**SUPPLIED INFORMATION**
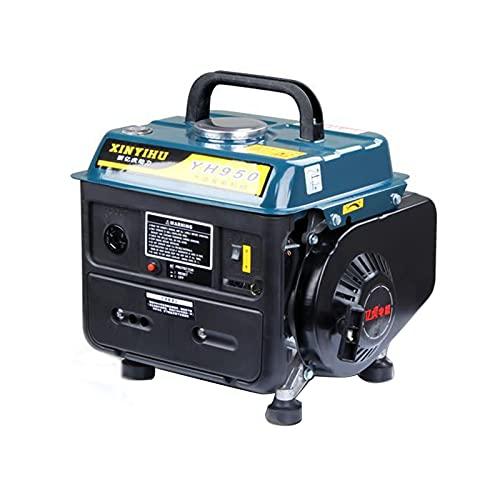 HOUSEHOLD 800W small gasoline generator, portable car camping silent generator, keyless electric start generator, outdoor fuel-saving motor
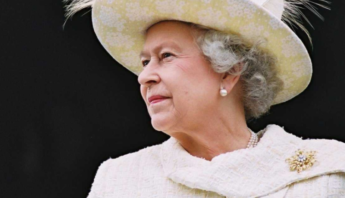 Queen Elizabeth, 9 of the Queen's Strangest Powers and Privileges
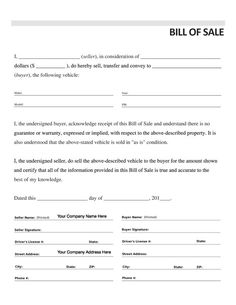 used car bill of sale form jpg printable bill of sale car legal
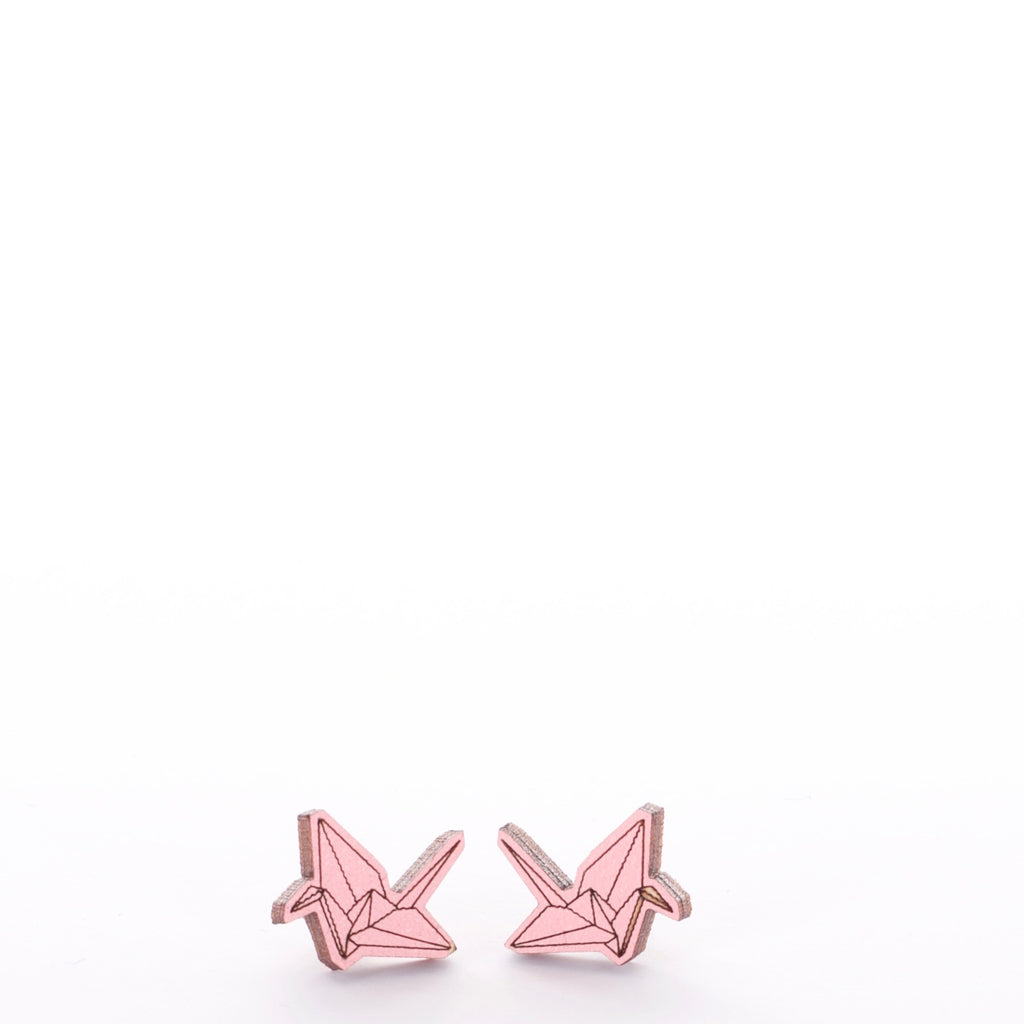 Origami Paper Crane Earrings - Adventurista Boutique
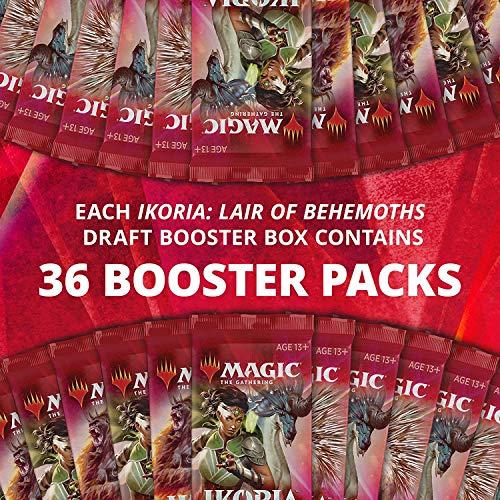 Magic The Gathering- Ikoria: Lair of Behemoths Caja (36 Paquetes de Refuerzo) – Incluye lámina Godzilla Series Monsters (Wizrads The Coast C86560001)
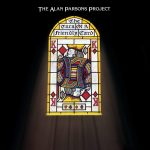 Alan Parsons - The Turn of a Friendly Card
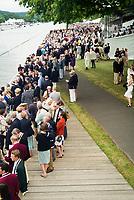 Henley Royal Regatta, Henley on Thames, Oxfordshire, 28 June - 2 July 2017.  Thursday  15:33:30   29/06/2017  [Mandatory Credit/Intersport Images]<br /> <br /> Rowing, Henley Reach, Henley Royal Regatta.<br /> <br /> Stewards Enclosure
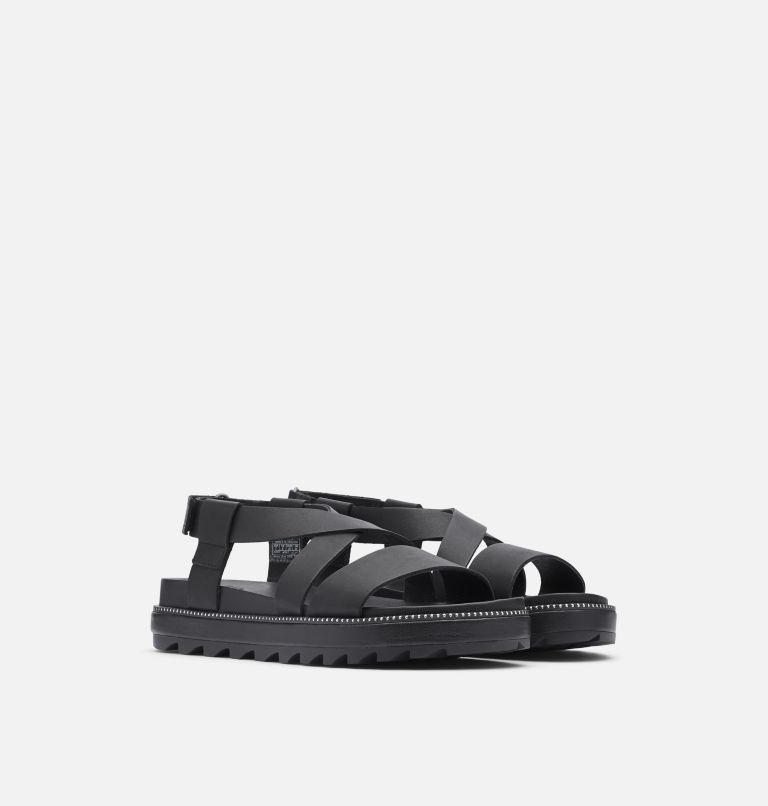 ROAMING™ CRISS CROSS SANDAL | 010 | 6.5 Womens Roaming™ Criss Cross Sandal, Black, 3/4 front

**EXERCISE PROMPT**
Once the line holding "used car bill" is found, set it down along with every line after it through the end of the entries, exactly, leaving the pictures out.

**ANSWER SECTION**
 used car bill of sale form jpg printable bill of sale car legal
 Origami Paper Crane Earrings - Adventurista Boutique
 Magic The Gathering- Ikoria: Lair of Behemoths Caja (36 Paquetes de Refuerzo) – Incluye lámina Godzilla Series Monsters (Wizrads The Coast C86560001)
 Alan Parsons - The Turn of a Friendly Card
 Henley Royal Regatta, Henley on Thames, Oxfordshire, 28 June - 2 July 2017.  Thursday  15:33:30   29/06/2017  [Mandatory Credit/Intersport Images]<br /> <br /> Rowing, Henley Reach, Henley Royal Regatta.<br /> <br /> Stewards Enclosure
 ROAMING™ CRISS CROSS SANDAL | 010 | 6.5 Womens Roaming™ Criss Cross Sandal, Black, 3/4 front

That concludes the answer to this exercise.